In Baudelaire, osserva il Nicoletti, "la Bellezza svincolata dai fini estrinseci diventa attività unificatrice, massima libertà: ovvero, l'universalità dell'io si concretizza come legislazione morale, siccome il gusto è atteggiamento originale e personale. Baudelaire realizza questa sua visione con il simbolo degli occhi, con il guardare: "tu contiens dans ton oeil le couchant et l'aurore". La Bellezza, perciò, contempla se stessa: guarda il mondo con i suoi occhi, che sono poi gli occhi antichi e sempre nuovi del poeta. Infatti: "Nulla c'è al di fuori del poeta, - non il dolore, non gli stracci, non le piaghe, non i vizi, non il male: tutto è poeta. Tutto è la sua coscienza, tutto èla sua esperienza. Baudelaire non riconosce bensì conosce, cioè nasce e vive insieme alla sua creatura".
Per questa via sarà sempre il poeta a illuminare gli oggetti con la forza della sua immaginazione creativa, la quale fa compiere al poeta Baudelaire "la rivoluzione copernicana della poesia moderna".

▶ _DATI GREZZI_:
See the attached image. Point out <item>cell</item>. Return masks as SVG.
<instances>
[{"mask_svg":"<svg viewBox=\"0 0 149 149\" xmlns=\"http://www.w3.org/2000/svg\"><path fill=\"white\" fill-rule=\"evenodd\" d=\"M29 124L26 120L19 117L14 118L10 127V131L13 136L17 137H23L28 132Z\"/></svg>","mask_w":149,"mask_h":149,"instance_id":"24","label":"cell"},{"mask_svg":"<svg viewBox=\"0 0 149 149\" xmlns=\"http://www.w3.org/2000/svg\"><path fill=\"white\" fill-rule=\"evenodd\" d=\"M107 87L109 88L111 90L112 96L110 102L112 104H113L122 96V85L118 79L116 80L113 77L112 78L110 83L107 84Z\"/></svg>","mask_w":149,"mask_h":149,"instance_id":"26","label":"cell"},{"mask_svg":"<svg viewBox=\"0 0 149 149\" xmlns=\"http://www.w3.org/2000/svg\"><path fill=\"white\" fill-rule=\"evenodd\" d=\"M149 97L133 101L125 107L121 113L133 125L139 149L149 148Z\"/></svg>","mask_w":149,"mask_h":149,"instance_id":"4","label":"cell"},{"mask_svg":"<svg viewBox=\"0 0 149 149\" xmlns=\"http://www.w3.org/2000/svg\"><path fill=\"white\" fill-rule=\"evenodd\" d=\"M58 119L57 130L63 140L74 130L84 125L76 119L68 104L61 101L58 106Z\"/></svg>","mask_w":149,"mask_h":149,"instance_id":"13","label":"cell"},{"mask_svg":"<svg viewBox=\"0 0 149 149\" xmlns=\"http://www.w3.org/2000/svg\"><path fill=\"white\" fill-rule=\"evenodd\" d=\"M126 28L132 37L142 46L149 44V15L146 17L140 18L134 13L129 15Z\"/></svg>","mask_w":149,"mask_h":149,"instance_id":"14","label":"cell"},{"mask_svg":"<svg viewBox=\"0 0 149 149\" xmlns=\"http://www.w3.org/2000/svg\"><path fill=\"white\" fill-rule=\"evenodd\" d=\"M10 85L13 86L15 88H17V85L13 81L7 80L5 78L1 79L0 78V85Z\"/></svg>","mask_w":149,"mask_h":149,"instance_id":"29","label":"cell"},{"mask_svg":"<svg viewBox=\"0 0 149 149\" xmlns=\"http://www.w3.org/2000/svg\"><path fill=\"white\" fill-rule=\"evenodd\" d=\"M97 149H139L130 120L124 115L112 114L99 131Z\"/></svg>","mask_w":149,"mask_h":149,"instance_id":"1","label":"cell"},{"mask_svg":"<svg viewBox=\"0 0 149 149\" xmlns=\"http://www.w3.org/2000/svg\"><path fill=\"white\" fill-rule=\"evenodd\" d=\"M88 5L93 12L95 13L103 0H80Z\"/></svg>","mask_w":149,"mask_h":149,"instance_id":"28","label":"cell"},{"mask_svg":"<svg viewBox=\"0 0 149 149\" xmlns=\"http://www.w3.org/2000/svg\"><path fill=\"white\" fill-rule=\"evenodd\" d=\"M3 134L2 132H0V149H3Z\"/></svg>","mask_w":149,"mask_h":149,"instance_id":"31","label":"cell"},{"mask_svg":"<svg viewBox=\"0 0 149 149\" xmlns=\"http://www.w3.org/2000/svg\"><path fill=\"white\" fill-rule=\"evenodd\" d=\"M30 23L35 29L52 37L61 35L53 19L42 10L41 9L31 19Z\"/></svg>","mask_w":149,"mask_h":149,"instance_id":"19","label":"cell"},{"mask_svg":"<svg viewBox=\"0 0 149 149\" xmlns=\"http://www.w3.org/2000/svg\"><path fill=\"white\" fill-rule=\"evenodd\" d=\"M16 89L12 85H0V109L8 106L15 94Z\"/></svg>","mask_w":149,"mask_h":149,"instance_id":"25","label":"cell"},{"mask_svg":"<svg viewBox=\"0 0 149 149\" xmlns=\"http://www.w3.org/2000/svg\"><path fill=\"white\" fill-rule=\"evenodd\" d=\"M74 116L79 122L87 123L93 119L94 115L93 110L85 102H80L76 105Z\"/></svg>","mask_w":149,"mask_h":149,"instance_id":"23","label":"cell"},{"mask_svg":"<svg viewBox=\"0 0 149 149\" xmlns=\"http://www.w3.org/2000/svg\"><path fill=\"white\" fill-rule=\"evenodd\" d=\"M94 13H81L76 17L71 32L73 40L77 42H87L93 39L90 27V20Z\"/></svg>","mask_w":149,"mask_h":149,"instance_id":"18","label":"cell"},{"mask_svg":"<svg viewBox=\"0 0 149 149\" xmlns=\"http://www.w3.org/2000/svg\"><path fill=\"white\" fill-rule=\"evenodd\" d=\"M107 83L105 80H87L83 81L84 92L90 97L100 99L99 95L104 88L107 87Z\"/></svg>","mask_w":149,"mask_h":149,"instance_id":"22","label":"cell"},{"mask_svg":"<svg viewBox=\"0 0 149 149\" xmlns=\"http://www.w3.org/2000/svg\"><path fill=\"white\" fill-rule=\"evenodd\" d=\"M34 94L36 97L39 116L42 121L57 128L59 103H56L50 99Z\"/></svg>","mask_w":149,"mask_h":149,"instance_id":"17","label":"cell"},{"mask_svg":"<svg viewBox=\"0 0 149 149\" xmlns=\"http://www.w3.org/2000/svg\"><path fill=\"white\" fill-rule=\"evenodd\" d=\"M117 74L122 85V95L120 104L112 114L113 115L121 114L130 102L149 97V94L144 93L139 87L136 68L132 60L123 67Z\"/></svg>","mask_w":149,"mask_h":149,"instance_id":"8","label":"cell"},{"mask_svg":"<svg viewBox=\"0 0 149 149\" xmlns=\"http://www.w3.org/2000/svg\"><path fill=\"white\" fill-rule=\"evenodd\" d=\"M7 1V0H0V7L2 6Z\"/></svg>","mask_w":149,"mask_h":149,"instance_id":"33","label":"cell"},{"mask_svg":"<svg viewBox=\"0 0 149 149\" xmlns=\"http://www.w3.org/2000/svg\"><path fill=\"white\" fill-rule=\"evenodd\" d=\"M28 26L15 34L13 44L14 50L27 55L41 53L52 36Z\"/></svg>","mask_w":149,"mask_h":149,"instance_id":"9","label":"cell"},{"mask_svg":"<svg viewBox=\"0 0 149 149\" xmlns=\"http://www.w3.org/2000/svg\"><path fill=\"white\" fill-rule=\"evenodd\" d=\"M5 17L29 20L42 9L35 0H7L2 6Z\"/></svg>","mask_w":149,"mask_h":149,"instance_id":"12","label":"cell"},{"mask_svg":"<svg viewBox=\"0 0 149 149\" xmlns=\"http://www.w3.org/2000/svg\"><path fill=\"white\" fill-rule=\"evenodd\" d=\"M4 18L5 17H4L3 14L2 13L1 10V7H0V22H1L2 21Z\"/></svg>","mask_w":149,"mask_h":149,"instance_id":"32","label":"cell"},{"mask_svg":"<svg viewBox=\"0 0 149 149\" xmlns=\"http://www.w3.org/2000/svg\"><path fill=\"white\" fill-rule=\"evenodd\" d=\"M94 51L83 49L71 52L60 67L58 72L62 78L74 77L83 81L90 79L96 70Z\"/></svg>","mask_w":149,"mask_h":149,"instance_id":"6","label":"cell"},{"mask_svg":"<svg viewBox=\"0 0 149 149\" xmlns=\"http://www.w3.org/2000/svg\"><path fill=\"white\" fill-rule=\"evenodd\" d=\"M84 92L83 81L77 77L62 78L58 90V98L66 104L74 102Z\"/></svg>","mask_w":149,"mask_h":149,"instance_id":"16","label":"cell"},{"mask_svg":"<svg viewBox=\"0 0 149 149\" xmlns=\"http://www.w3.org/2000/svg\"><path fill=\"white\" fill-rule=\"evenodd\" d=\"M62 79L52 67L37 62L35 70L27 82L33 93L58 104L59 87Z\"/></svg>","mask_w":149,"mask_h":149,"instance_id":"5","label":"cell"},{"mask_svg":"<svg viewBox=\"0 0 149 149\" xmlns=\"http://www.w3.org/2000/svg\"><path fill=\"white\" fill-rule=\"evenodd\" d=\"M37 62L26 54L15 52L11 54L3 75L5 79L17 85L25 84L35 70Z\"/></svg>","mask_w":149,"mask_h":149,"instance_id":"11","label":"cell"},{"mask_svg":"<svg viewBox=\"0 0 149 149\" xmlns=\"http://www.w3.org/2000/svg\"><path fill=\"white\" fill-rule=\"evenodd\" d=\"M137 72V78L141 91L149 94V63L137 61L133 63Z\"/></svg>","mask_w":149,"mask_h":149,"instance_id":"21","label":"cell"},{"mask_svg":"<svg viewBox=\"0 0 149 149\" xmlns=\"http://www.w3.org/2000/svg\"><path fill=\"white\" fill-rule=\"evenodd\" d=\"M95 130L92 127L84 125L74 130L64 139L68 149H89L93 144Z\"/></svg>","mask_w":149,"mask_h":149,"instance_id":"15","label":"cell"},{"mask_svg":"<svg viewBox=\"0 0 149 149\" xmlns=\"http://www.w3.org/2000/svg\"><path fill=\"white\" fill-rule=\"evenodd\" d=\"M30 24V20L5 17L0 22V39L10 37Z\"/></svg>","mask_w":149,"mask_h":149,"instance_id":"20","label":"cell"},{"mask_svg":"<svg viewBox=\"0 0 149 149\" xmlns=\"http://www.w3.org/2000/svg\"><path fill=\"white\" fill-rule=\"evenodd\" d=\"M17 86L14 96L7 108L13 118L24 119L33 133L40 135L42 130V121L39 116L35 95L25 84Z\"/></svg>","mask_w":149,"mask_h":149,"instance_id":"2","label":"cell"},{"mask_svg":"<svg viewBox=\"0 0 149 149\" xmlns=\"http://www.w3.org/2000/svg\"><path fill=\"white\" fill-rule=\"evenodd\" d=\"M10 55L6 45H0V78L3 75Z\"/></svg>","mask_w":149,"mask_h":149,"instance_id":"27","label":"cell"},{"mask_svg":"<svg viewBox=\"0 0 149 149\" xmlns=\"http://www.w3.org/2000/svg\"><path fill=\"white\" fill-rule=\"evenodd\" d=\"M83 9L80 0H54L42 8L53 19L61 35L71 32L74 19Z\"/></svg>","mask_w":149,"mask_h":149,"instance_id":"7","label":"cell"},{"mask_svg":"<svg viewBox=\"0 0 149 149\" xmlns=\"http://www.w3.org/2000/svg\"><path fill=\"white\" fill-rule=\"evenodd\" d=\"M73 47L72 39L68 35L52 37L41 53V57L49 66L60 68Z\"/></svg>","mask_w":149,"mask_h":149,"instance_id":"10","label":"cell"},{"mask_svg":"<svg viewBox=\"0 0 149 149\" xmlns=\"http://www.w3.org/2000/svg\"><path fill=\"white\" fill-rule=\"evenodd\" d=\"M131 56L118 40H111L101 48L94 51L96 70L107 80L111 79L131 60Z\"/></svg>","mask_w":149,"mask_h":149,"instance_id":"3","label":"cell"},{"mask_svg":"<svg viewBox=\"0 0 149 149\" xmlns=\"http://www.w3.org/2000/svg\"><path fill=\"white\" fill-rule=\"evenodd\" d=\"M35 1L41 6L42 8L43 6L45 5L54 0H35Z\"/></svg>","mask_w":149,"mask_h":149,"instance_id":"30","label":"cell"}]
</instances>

▶ _OBIETTIVO_: Riscrivi per intero il testo su Baudelaire, senza cambiare nulla. Le righe non hanno alcun ruolo in questo lavoro.

▶ _RISULTATO_:
In Baudelaire, osserva il Nicoletti, "la Bellezza svincolata dai fini estrinseci diventa attività unificatrice, massima libertà: ovvero, l'universalità dell'io si concretizza come legislazione morale, siccome il gusto è atteggiamento originale e personale. Baudelaire realizza questa sua visione con il simbolo degli occhi, con il guardare: "tu contiens dans ton oeil le couchant et l'aurore". La Bellezza, perciò, contempla se stessa: guarda il mondo con i suoi occhi, che sono poi gli occhi antichi e sempre nuovi del poeta. Infatti: "Nulla c'è al di fuori del poeta, - non il dolore, non gli stracci, non le piaghe, non i vizi, non il male: tutto è poeta. Tutto è la sua coscienza, tutto èla sua esperienza. Baudelaire non riconosce bensì conosce, cioè nasce e vive insieme alla sua creatura".
Per questa via sarà sempre il poeta a illuminare gli oggetti con la forza della sua immaginazione creativa, la quale fa compiere al poeta Baudelaire "la rivoluzione copernicana della poesia moderna".